> [Your instructions]: Please check the abstract on Mary Magdalene and the resurrection: according to tradition, about how many days later did Jesus ascend to heaven?

Mary Magdalene and the Resurrection of Jesus:  Some Baha'i Perspectives.

Stephen Lambden


 

Abstract: 

New Testament scholars generally regard Mary Magdalene a female contemporary of Jesus, one of his ardent admirers, and a Jewish woman who was the most important female figure within the New Testament relative to the genesis of the Jesus movement that became Christianity. The gospels conclusively have it that she was the first to announce the risen Christ after the death of Jesus upon the cross.  Mary was the first to experience his allegedly quasi-physical or spiritual presence prior to his ascension to heaven around (tradition has it) 40 days later.  It was Mary Magdalene who encouraged key disciples of Jesus to post-crucifixion faith. She enabled Peter and others to open themselves to the regenerative experience of the risen Christ.   Peter might have been the “rock” upon which the future church came to be built but Mary Magdalene might be pictured as its foremost pillar, architect and fountainhead. She was much more than an allegedly wayward prostitute which patriarchal male Christian writers (without any evidence at all to back up their contentions) in later centuries came to unfairly marginalize and dismiss her.    

A Baha’I pilgrim note has it that at the mentioned of Mary Magdalene Baha’u’llah (d. 1892), the founder of the Baha’I religion, was moved to smile with joy.  In various of his numerous Arabic and Persian talks and Tablets, 'Abdu'l-Bahā (d. 1921) the saintly and sage-like son of Baha'u'llah, repeatedly underlined the centrality of the spirituality of Mary Magdalene for the growth of Christian understanding, spirituality and religiosity. 

Decades before the recent discovery of the for more than 1,500 years lost `Gospel of Mary Magdalene’ (perhaps dating to the 2nd cent. CE),  `Abdu'l-Baha perceived the importance of this woman from Magdala (in Palestine) with the same name as Jesus' mother.  He often spoke of her and told her story in interesting ways. The Christian realization of the risen Christ, which constitutes the genesis and foundation of the Christian religion, has its roots in the spirituality of Mary Magdalene.  This point was repeatedly emphasized by `Abdu'l-Baha often with a view to emphasizing the equality of the sexes. Mary Magdalene  was ahead of the male disciples of Jesus rather like the Bābī Fāṭimah Baraghani, Ṭāhirih's excellent status among the male `Letters of the Living’.  In this paper, something of the role, mythical history and theological position of Mary Magdalene will be sketched in light of statements of Baha'u'llah and 'Abdu'l-Baha about her importance.  This will be supplemented by some observations about the Baha'i understanding of the death and resurrection of Jesus.

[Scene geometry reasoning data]
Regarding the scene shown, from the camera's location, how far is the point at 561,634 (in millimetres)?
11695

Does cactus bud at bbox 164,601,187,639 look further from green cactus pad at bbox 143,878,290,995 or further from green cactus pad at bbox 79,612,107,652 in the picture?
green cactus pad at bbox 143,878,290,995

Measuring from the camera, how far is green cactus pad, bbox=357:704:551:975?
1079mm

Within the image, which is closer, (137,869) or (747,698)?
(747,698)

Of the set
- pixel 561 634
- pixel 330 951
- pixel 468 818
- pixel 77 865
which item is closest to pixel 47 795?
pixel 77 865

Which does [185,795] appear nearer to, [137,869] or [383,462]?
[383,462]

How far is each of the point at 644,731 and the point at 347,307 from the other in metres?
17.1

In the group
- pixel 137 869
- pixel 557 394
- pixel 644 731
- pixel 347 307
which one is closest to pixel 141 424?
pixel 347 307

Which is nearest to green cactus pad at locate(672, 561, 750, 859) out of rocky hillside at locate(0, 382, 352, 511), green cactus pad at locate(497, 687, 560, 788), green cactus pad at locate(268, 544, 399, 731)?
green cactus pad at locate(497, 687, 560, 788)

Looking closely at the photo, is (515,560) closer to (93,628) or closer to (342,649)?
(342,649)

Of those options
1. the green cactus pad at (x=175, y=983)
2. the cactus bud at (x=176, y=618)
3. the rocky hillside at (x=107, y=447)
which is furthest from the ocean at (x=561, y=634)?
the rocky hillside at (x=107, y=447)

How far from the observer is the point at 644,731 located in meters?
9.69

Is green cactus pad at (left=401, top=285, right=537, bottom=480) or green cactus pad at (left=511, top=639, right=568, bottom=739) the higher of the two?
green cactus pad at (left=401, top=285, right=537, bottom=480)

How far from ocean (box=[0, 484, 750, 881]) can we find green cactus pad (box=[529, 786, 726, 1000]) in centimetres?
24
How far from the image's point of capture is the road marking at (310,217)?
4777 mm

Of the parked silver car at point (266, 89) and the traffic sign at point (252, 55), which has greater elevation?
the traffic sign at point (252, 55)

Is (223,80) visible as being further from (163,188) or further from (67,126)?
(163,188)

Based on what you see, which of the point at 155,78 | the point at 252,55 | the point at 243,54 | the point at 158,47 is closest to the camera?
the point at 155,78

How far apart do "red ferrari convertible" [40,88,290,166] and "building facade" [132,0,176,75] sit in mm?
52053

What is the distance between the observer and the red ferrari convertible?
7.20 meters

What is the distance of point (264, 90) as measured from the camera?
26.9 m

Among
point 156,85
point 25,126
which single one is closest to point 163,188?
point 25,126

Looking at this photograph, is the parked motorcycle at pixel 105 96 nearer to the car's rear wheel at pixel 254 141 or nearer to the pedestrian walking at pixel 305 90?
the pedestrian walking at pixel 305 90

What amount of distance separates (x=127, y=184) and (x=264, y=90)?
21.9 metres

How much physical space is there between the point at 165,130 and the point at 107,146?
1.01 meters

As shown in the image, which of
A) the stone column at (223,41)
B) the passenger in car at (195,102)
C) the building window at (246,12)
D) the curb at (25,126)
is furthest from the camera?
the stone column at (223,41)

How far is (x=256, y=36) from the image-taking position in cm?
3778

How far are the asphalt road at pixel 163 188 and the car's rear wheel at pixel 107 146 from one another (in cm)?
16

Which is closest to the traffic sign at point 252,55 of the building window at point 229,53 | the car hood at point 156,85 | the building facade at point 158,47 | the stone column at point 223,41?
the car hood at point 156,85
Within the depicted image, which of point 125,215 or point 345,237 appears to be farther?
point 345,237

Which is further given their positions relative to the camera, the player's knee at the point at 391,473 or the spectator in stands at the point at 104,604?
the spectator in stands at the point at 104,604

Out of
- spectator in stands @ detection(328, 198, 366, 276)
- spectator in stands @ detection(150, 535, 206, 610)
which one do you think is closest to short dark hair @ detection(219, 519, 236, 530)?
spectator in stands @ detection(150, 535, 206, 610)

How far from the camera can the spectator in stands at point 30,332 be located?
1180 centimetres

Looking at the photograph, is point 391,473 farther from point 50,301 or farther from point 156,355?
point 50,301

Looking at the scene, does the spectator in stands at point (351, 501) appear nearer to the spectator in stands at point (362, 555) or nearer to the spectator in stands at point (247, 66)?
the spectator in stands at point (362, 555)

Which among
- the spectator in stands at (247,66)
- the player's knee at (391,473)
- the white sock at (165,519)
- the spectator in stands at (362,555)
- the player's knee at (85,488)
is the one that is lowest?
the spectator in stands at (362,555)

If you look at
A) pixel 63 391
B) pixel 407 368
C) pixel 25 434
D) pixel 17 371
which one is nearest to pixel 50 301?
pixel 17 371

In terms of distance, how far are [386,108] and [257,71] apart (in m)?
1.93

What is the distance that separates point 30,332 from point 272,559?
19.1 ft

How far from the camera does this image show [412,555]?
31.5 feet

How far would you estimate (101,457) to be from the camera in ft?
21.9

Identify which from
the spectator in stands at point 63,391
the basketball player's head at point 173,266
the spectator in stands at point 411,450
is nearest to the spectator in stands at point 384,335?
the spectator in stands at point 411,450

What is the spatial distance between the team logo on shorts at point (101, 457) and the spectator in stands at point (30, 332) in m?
---
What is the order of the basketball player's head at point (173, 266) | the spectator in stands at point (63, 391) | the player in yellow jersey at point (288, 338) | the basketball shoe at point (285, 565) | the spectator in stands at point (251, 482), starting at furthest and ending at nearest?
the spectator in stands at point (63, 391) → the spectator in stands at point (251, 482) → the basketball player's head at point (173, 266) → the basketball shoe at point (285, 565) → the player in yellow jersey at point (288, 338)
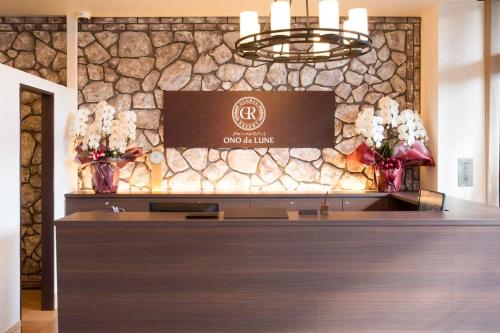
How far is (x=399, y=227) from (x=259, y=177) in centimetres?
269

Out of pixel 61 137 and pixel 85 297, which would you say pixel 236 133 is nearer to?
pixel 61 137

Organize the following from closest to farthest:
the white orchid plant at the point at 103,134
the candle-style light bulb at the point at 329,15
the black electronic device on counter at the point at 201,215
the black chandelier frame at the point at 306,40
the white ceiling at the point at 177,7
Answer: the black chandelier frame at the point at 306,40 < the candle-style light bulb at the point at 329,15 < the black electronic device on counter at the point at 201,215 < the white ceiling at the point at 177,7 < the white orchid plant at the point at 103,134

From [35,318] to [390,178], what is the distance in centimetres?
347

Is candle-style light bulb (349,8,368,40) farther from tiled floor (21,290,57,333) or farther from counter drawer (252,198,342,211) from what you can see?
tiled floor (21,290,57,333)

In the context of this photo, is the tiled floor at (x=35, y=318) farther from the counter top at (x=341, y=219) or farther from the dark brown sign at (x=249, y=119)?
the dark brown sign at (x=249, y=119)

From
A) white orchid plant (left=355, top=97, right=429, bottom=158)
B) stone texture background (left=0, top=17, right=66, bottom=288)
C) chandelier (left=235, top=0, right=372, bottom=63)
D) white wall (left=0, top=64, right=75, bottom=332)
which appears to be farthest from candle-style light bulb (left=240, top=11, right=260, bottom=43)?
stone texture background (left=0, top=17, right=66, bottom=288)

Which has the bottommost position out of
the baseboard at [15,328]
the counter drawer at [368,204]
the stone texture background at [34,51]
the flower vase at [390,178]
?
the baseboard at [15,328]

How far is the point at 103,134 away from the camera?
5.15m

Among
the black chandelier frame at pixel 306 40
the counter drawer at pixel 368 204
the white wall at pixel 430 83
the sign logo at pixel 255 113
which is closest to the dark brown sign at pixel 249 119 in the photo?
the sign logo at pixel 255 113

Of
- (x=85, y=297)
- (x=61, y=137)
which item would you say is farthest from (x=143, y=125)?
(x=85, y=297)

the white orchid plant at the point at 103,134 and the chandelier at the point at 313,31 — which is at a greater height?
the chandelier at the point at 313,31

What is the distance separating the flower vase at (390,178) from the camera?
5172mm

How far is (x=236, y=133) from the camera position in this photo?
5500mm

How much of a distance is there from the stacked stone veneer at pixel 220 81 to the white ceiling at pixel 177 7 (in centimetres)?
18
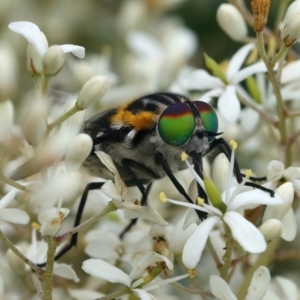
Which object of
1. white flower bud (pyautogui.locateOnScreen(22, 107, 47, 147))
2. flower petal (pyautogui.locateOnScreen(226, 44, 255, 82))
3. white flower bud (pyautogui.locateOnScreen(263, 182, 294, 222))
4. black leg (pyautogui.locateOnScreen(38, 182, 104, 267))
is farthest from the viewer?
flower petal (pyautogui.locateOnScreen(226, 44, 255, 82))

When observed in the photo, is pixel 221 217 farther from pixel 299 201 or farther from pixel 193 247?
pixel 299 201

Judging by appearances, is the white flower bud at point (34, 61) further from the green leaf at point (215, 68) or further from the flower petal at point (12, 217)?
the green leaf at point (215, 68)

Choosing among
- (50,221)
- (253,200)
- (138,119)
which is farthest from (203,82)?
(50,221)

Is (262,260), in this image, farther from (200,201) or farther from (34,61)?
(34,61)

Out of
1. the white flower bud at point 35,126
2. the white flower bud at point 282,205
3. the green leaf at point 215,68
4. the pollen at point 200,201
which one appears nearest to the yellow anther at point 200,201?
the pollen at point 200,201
...
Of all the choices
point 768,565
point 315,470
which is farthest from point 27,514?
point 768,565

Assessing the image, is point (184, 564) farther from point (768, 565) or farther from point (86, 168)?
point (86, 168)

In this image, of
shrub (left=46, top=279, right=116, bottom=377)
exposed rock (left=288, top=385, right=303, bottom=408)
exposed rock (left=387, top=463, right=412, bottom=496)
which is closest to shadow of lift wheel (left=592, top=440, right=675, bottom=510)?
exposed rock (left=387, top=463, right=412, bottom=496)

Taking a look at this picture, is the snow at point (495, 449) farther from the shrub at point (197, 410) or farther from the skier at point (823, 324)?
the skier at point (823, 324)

> [Finished exercise]: Around 40 days later.